▸ PASSAGE FOR REVIEW:

Start of Block

Structure and Function of Helicobacter pylori Fucosyltransferase
Date Issued
2007
Date
2007
Author(s)
Lin, Sheng-Wei
DOI
en-US
Abstract
Helicobacter pylori is well known as the primary cause of gastritis, duodenal
ulcers, and gastric cancer. The lipopolysaccharide (LPS) of this pathogen contains
Lewis x and Lewis y structures in the terminus to mimic the surface carbohydrates
of gastric epithelial cells, which is proposed to escape the surveillance of host
immune system. H. pylori α1,3-fucosyltransferase catalyzes the fucose transfer
from the donor GDP-fucose to the acceptor N-acetyllactosamine (LacNAc). The
research progress was previously hampered by either poor protein expression or the
marginal solubility of the protein. The work in the thesis at first greatly improved
the marginal solubility of the full-length protein by systematic deletion of the C
terminus of H. pylori α1,3-FucT, which made it possible for further investigations.

End of Block

▸ YOUR OBJECTIVE:
Continue the abstract on Helicobacter pylori fucosyltransferase, starting after its last sentence. The entries have no connection to the abstract on Helicobacter pylori fucosyltransferase.

[Saved entries]
Start of Block

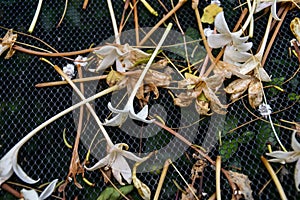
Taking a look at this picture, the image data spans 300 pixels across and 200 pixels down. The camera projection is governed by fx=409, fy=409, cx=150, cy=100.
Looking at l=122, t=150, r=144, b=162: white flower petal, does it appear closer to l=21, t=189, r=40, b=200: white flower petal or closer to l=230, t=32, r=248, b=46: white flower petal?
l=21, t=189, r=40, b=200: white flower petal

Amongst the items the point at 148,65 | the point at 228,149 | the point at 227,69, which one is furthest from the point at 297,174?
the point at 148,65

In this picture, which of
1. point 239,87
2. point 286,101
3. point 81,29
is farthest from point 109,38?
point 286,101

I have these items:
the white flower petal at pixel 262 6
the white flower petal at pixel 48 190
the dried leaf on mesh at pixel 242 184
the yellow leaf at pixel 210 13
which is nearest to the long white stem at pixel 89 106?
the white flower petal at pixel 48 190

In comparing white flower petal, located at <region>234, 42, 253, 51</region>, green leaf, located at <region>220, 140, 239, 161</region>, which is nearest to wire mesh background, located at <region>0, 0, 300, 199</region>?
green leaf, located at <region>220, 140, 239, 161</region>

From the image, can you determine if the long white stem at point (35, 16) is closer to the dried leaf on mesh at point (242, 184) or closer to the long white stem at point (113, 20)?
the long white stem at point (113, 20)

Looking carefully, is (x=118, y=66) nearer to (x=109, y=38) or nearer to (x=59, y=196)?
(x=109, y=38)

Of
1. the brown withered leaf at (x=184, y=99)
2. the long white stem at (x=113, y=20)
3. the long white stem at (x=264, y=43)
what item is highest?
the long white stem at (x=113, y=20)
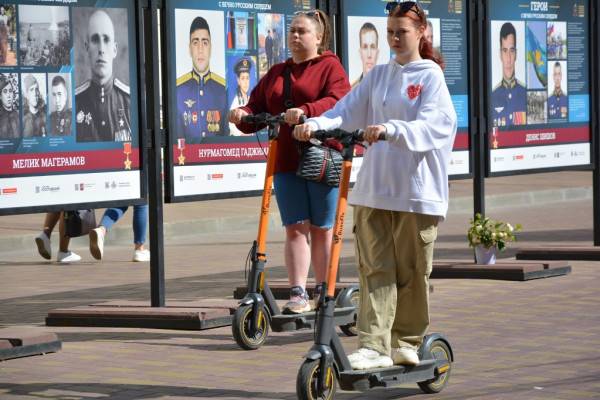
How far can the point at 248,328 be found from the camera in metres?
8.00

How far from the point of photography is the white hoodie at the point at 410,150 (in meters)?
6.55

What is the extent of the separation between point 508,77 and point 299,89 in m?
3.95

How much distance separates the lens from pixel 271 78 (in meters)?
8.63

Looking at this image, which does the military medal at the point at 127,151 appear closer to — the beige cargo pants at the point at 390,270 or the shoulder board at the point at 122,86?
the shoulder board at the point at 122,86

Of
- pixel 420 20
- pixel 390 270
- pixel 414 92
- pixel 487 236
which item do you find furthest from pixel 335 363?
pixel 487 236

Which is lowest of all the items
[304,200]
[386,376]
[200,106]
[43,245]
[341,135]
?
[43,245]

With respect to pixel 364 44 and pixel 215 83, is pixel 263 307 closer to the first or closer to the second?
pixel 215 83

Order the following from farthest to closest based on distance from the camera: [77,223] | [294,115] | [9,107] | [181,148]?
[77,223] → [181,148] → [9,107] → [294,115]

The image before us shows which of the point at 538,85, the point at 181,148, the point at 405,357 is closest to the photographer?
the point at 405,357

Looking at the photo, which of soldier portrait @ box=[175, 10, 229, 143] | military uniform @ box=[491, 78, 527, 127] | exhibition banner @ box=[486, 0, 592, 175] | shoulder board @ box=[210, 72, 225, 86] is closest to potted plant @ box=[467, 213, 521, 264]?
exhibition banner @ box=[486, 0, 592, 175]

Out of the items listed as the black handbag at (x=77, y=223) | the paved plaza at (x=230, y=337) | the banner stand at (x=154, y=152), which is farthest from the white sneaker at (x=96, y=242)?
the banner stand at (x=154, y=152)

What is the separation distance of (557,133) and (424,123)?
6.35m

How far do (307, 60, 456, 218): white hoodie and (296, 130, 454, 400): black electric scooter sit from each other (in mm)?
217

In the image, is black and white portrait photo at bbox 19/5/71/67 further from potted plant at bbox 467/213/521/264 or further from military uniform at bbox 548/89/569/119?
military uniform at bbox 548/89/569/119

End of Block

▸ TASK ANSWER:
Based on the biophysical characterizations, including CD spectroscopy and
analytical ultracentrifugation, up to 80 residues, including the tail rich in positive
and hydrophobic residues (sequence 434-478) and half of the ten heptad repeats
(399-433), can be removed without significant change in structure and catalysis.
Half of the heptad repeats are required to maintain both secondary and native
quaternary structures (dimeric form). Removal of more residues in the C terminus
led to major structural alteration, which was correlated with the loss of enzymatic
activity. In accordance with the thermal denaturation studies, the results support the
idea that a higher number of tandem repeats, functioning to facilitate a dimeric
structure, helps to prevent the protein from unfolding when incubated at higher
temperatures.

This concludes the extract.